WOODS ‘N’ WATER: What will these days auger for the ice?

WOODS ‘N’ WATER: What will these days auger for the ice?


Hey, got ice?

Just as the December freeze began to form ice on many of the ponds in Connecticut, an early January thaw prevented ice to be safe enough for some ice fishing.

How many off the local icefishing enthusiasts were already checking their gear in anticipation of hardwater action?

I read somewhere that when it comes to icefishing, some folks do not want to be bothered with all of the new gear that we are told we “need” to have for a successful day on the ice.

Being the old codger that I am, I can remember when everything I needed for a day on the ice could be loaded into a trapper’s basket pack with room to spare.

Not anymore.

Let’s go back to my early days of icefishing at Black Pond in the early 1950s. My equipment consisted of an axe for chopping a hole in the ice, six fishing type (rigged with a flag to let you know when you had a bite on your bait), an old strainer taken from the kitchen to scoop the ice out of the fishing holes, and one of my old sleds to pull the gear out onto the ice.

It was not complicated at all.

The messiest part of the deal was chopping a hole in the ice with the axe. Before you broke through to the water it wasn’t too bad, but when the water showed up you were sure to get wet.

This was before all of the new space-age clothing was developed that is so much in use today. The rule of thumb was to build a fire on the shoreline of Black Pond to thaw out. Or, you could head on over to the boathouse that was run by Eddie Holmes.

I also purchased all of my live bait from Holmes for my fishing forays. I never had a bait bucket because Eddie would give you the bait in a tin can and, when you were finished fishing, you brought the can back to him.

Back then, you did not have the paved road and boat launch parking lot that now serves Black Pond.

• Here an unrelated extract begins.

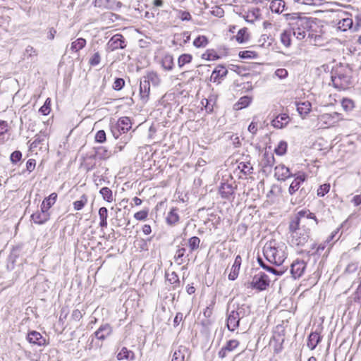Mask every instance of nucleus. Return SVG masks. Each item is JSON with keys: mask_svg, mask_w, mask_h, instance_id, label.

You could access the pond by the boathouse or use a dirt road that was located where the present road leads to the launch area.

To be an icefisherman back in the 50s, you had to be pretty hardy and ready to face the New England weather. I still marvel at some of the weather scenarios we experienced on some of our icefishing trips.

Today, like just about everything in all types of sports, things have changed with icefishing. Today, when the ice is safe enough, the surface is dotted with a multitude of tents.

They come in all shapes and sizes, and their purpose is to keep the icefisherman warm and cozy regardless of the weather. Some fishermen even use portable heaters while in the confines of the tents.

The tents come complete with a sled is used to haul them and all of your fishing gear out onto the ice.

Before the tents came on the scene, many icefishermen, including yours truly, made their own sleds. Some of them were quite ingenious in their design and in them we packed a small gas stove for cooking. (Just about all of our trips included some type of cooking on the ice while fishing.)

Of course, some of them went a bit too far in their construction. I can remember a couple that required two men to load and unload.

After a couple of years of using an axe to chop my holes in the ice, I inherited a three-piece ice chopper. This was a thing of beauty and served me well for a number of years.

And then one day we were on the ice and I was startled to hear the sound of an engine. It was a gas-powered ice auger and, before long, no self-respecting icefisherman would be seen on the ice without one.

In the time it took me to chop a hole with my trusty ice chopper, I could drill six holes and be fishing in no time. Slowly, but surely, modern outdoor equipment was taking over the sport of icefishing, with no end in sight.

There are not too many old grunts like yours truly who experienced the “good old days” of icefishing. Today, change and new-age technology has put a different spin on many outdoor sports.

Sometimes I wonder if we are overdoing it. Or is it just a sign of the times? Every year we see advertisements telling us about all of the new gear for those of that enjoy the outdoors, and it has even gotten to me — sometimes.

But for the newcomer to the sport of icefishing, start off cautiously and, as time goes by, you will notice certain items that can make your time on the ice more enjoyable.

And for all of you icefishermen out there who are champing at the bit to get out on the ice, PLEASE keep in mind that there is no fish worth dying for! We will still get some ice-making weather, but each day the sun is getting a bit higher and this can also make it take a bit longer for safe ice. I will have more on that later.

See ya’ and God Bless America and watch over our troops, police, firefighters and first responders wherever they may be serving this great country of ours.